(What this task involves): Write out everything from the line containing "How far from" down to the line containing "Answer: 5.21", switching "eyeglasses" to "sunglasses" and leaving the rest unchanged.

(Extracted material):
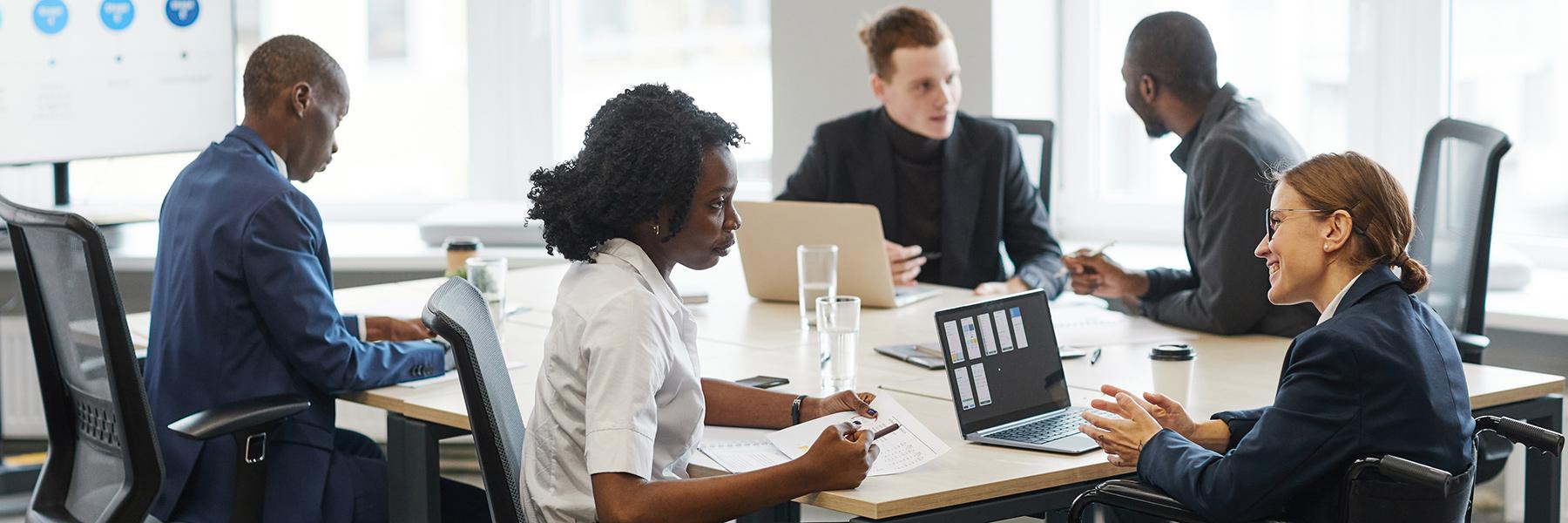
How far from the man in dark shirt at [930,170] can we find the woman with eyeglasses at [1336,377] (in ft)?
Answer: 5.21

--

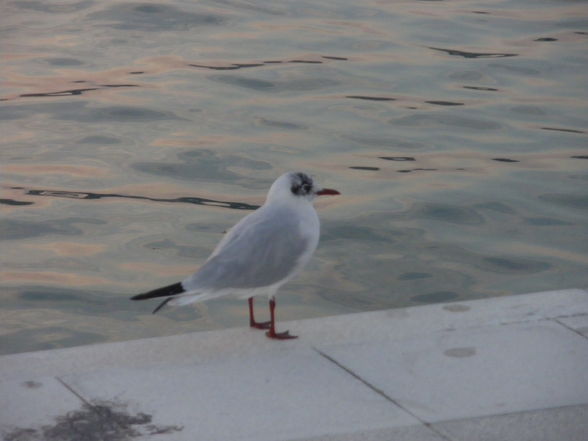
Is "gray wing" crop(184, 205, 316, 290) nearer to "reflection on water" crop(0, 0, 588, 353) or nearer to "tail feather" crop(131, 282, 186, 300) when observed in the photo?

--

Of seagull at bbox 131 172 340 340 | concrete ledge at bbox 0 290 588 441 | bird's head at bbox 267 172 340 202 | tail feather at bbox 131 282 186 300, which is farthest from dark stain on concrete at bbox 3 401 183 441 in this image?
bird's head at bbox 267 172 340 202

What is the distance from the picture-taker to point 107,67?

(Solution to the exercise):
How far from the man in dark shirt at [930,170] can we find the woman with sunglasses at [1336,377] (in ft)?
Answer: 5.21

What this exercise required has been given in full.